By @jonstewart - 3 months
At least databases have Explain. I'd love to get feedback from clang or gcc about why particular optimizations were not applied.
By @kragen - 3 months
Daniel Bernstein has given an interesting talk about "the death of optimizing compilers" (PDF slides at https://cr.yp.to/talks/2015.04.16/slides-djb-20150416-a4.pdf) claiming that less and less of our code is in that middle ground where it's performance-critical enough to risk running it through an optimizer but not so performance-critical that it needs to be rewritten in assembly.
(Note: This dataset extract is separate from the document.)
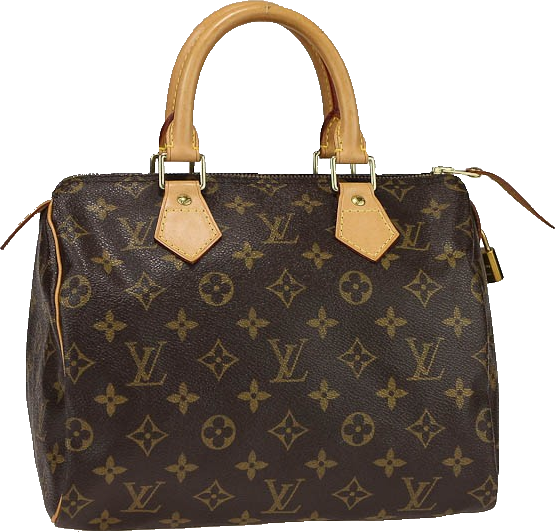 Louis Vuitton Speedy Monogram 25 Brown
If we think of the high-level source code (whether in SQL, JS, or Python) as being a functional spec that the low-level implementation should provably follow, maybe we should check them both in, and at build time, run a proof assistant to verify that the implementation still complies with the spec? Rather than running an optimizing compiler every time. I think this is what nanolith is suggesting in https://news.ycombinator.com/item?id=41965701.

Maybe you run the optimizing compiler once when you first write the code, and again when the proof assistant tells you an optimization is no longer valid, but you check the output before you check it in. Or maybe you have the compiler running all the time on a GPU cluster looking for new optimizations.

By @skybrian - 3 months
> The optimizer’s behavior is in some contexts load-bearing and has little margin for error (e.g. missing an optimization).

Well, sure, sometimes, to an extent. But if it's load-bearing, maybe that's a bug? You might have written non-portable code that won't last, because it depends on an implementation detail that isn't standardized.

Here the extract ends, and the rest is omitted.